事件・不祥事

無視された設計、優先された「現場判断」 新幹線台車亀裂と日航機事故にある共通点

 1987年に公表された運輸省(当時)事故調査委員会の報告書は、事故原因を「ボ社の不適切な修理ミスに起因する」としているものの、その修理ミスがなぜ、起きたかには触れていない。

 今回の新幹線の台車枠は、前述したように設計を無視して現場の判断で勝手に削られた。現場がマニュアル通りに作業しなかった。ここが日航ジャンボ機墜落事故と共通している。

 この共通点にも全国紙の社説は一行も触れていない。かつて10年以上にわたって社説を書いてきた1人の新聞記者としてとても残念だ。

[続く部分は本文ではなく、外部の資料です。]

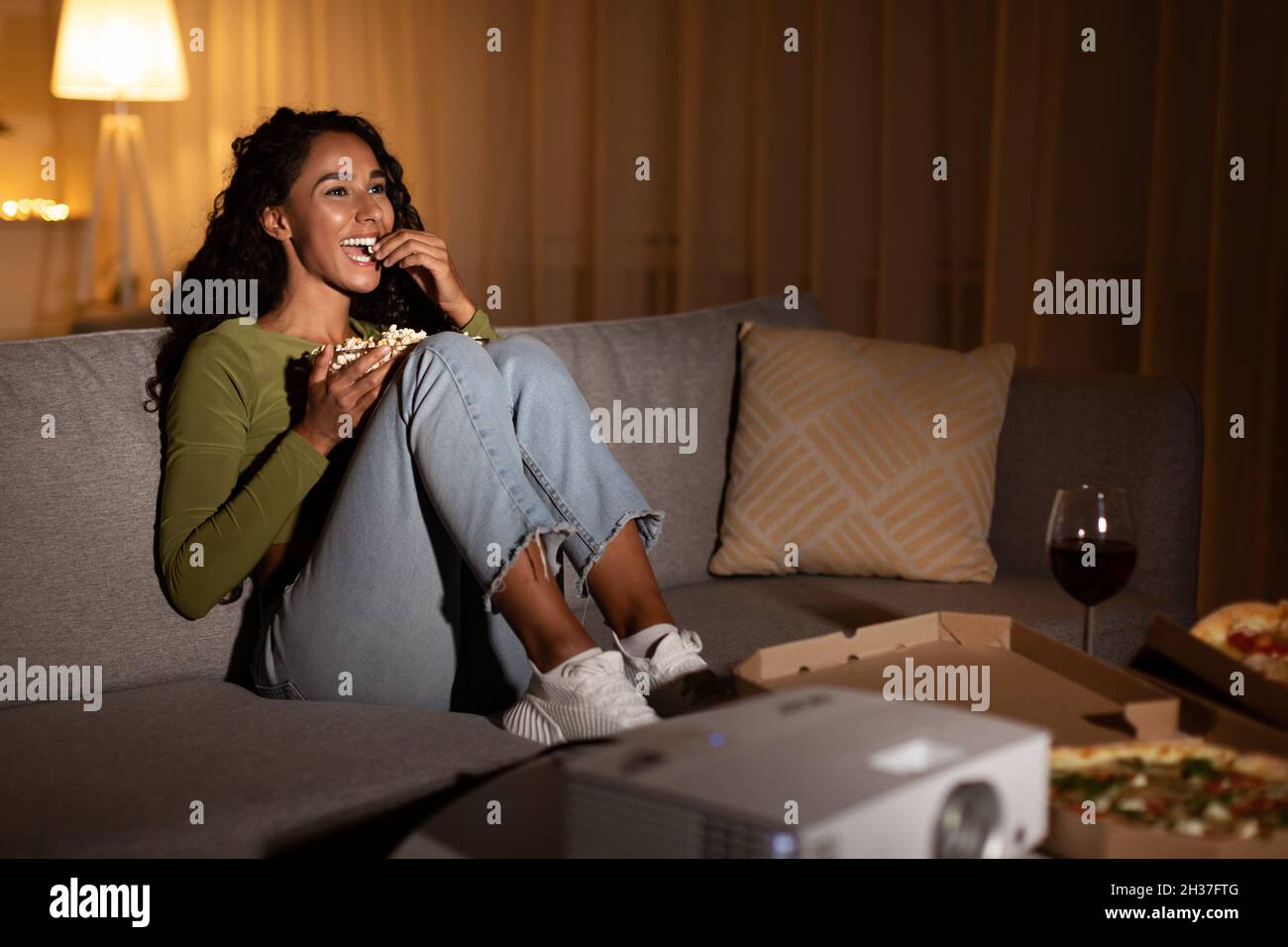 Millennial Lady Beim Film Genießen Abend Entspannen Zu Hause Stockfoto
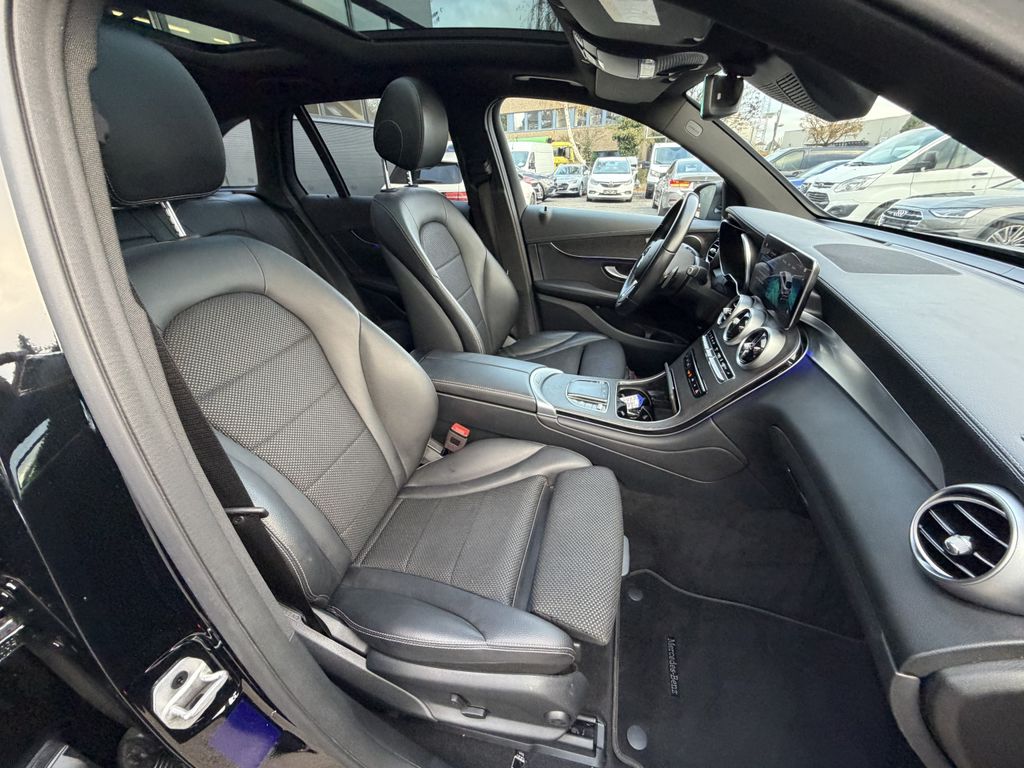 Mercedes-Benz GLC 300 2021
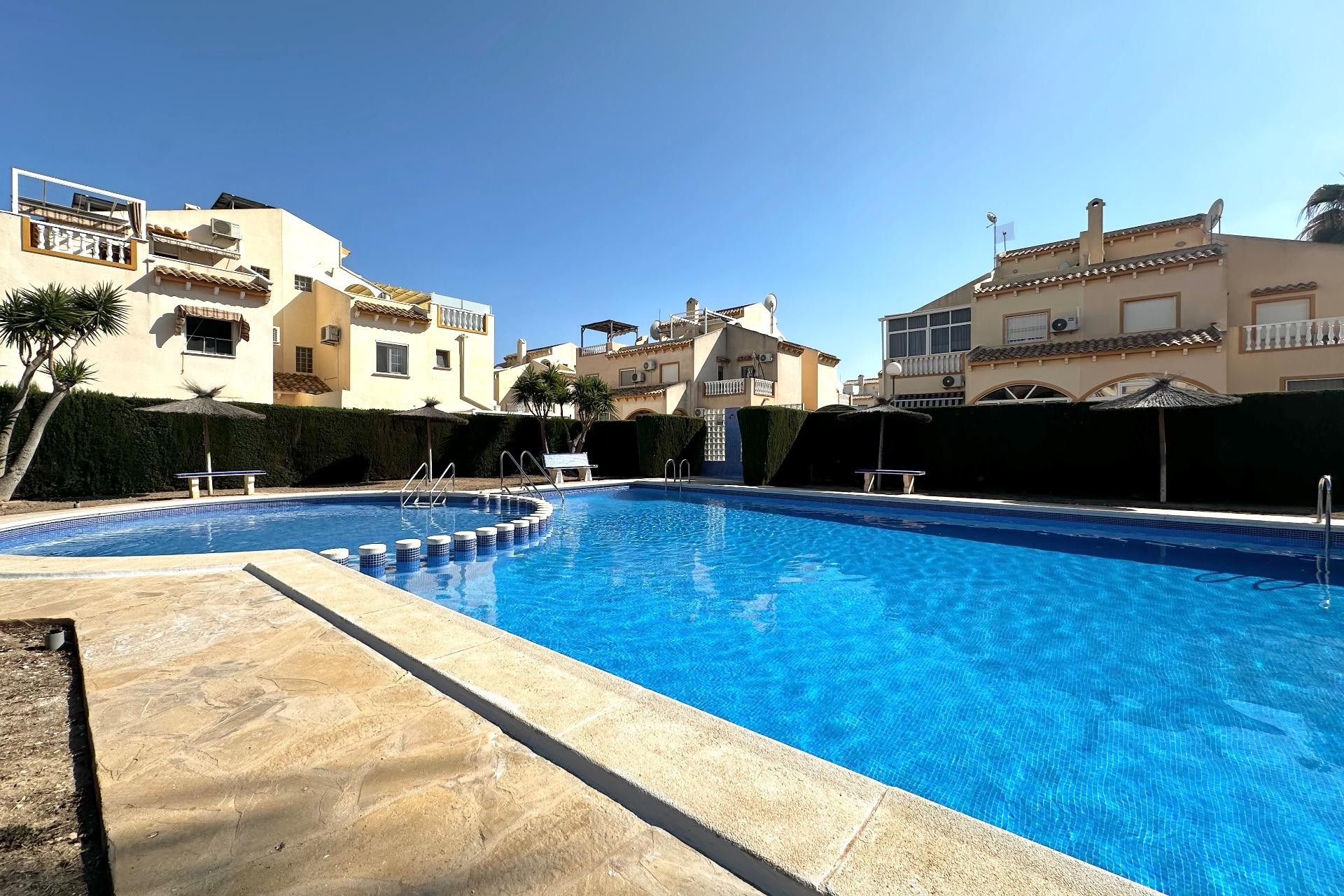 Resale - Casa - Orihuela Costa - Playa Flamenca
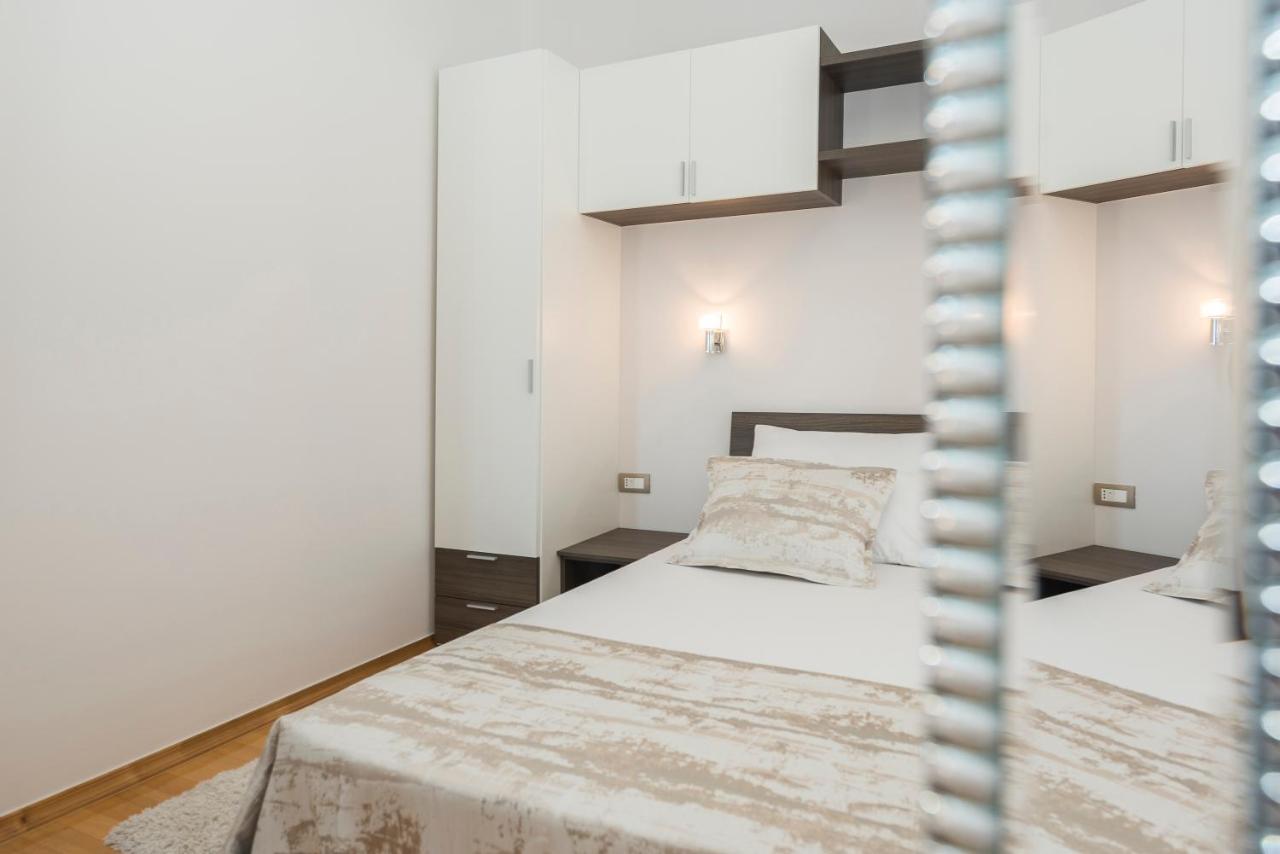 Kings View Sarkic Apartment Novalja Luaran gambar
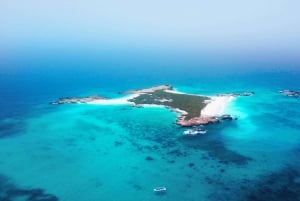 Muscat: Daymaniyat Islands Snorkeling Trip with QTours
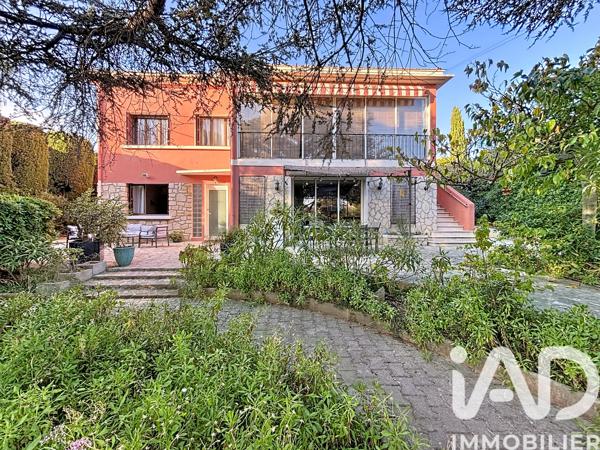 Maison à vendre 9 pièces 166 m² Bandol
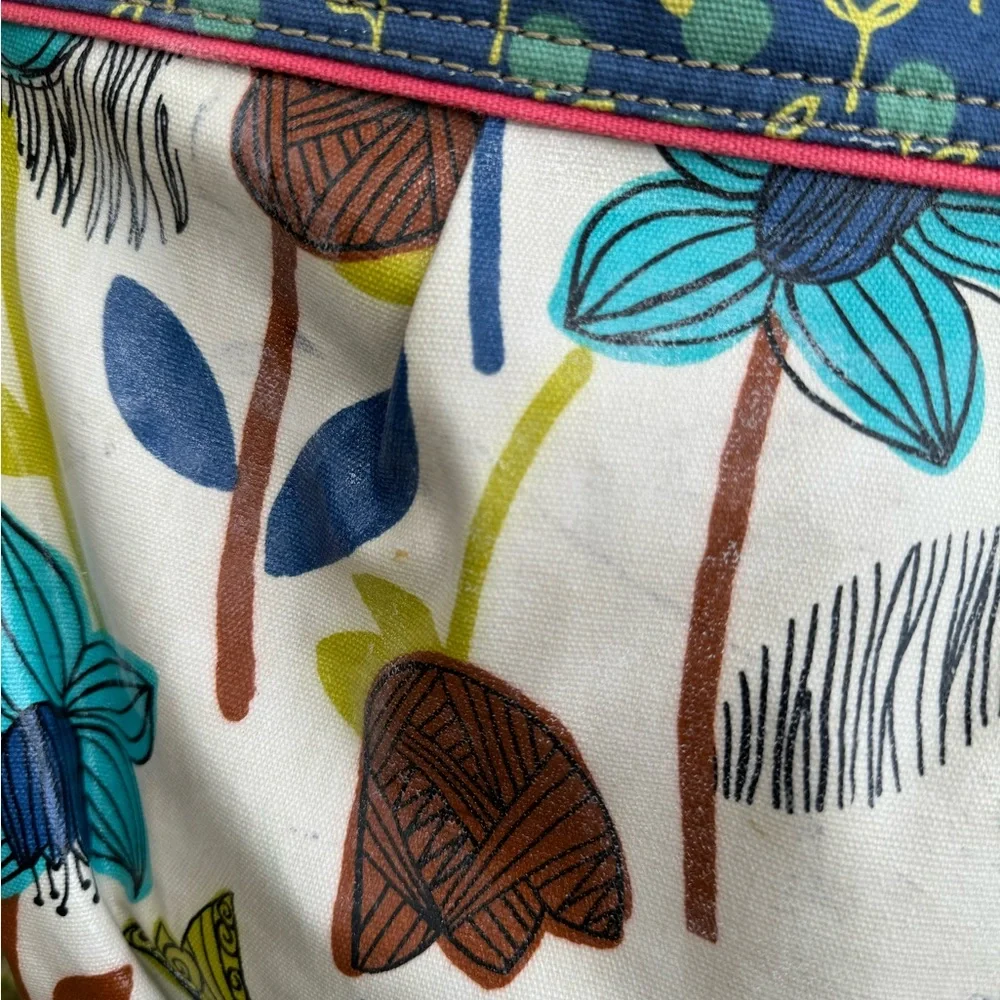 Fossil coated canvas large roomy shoulder bag in cream and blue.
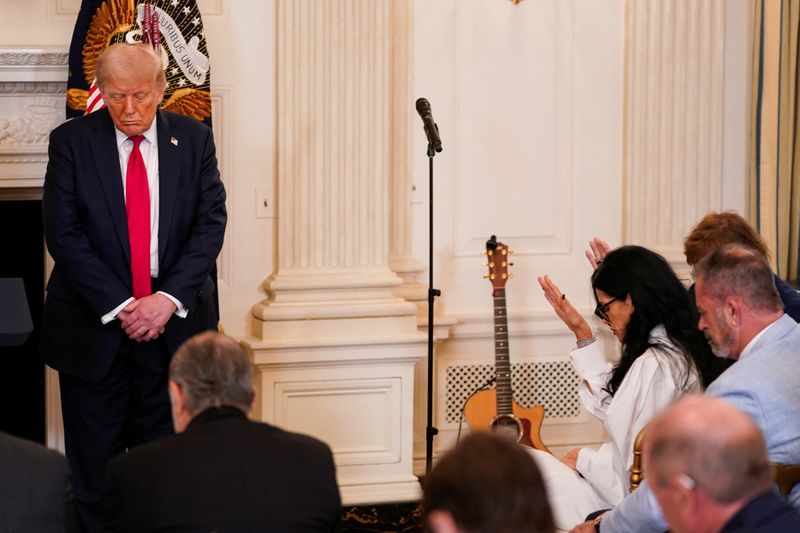 US to allow federal workers to promote religion in workplaces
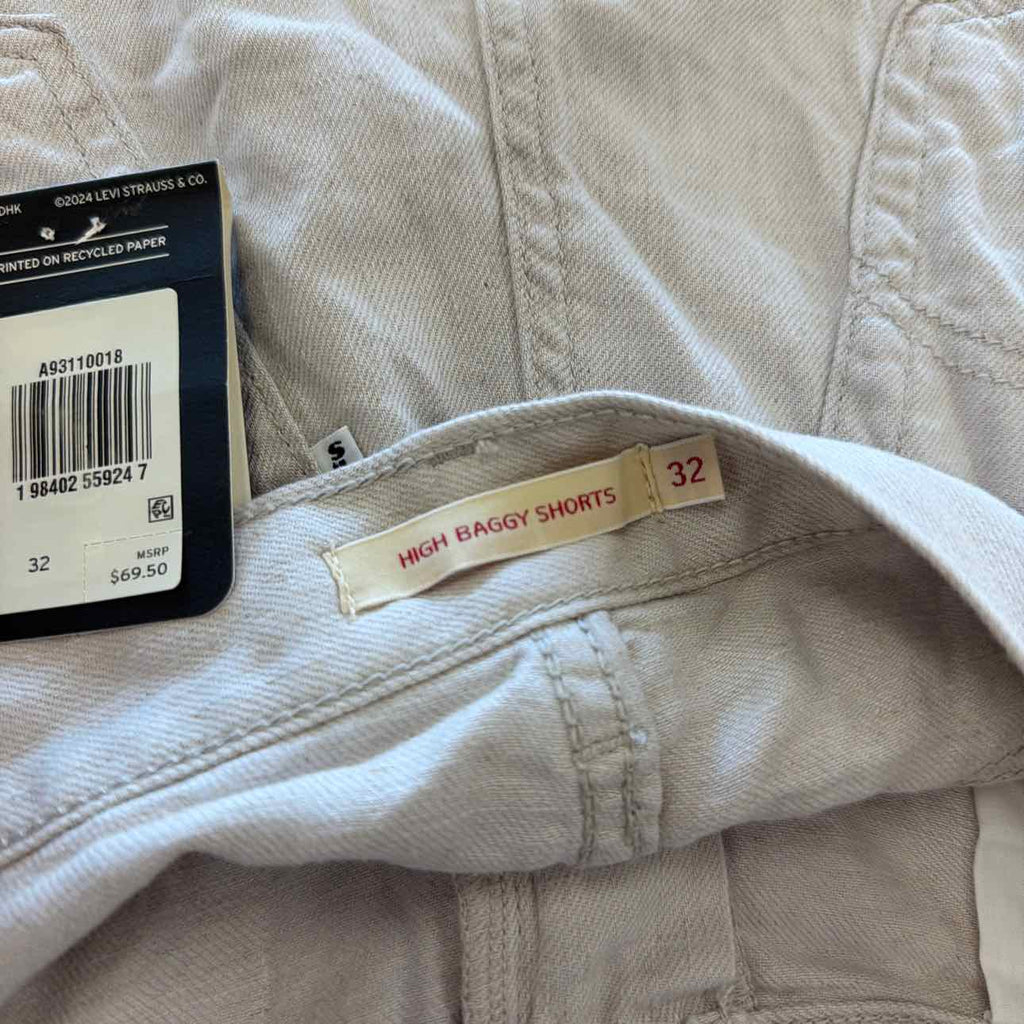 Levi's Women Size 32 Tan New Shorts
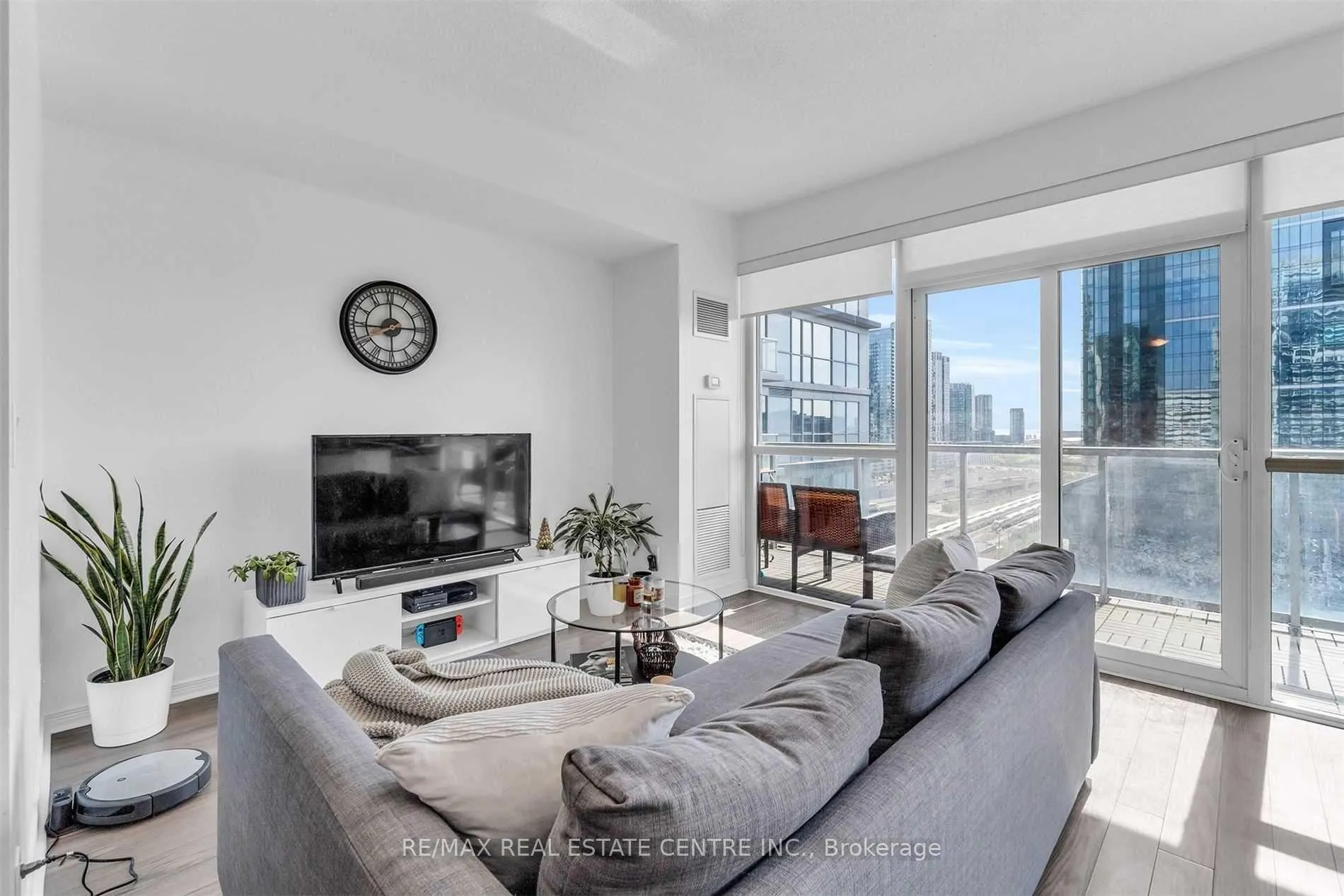 Photo 9 of Unit 1413, 352 Front Street W, Toronto, Waterfront Communities — HOMEH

 日航ジャンボ機事故ではなぜ、作業員が修理ミスを犯したか。指示通りに修理しなかったかが不明のままである。日米間の法律の違いなど日本の運輸省や捜査当局の力の及ばないところに真の事故原因が隠れてしまったためである。

 だが、新幹線の台車枠の削り過ぎの問題については、どうしてあそこまで現場が勝手に判断したかを徹底的に追及することはできる。現在、国の運輸安全委員会が新幹線初の重大インシデントとし、調査を進めている。その調査の先には、川崎重工業という大会社の組織的問題が見えてくるはずだ。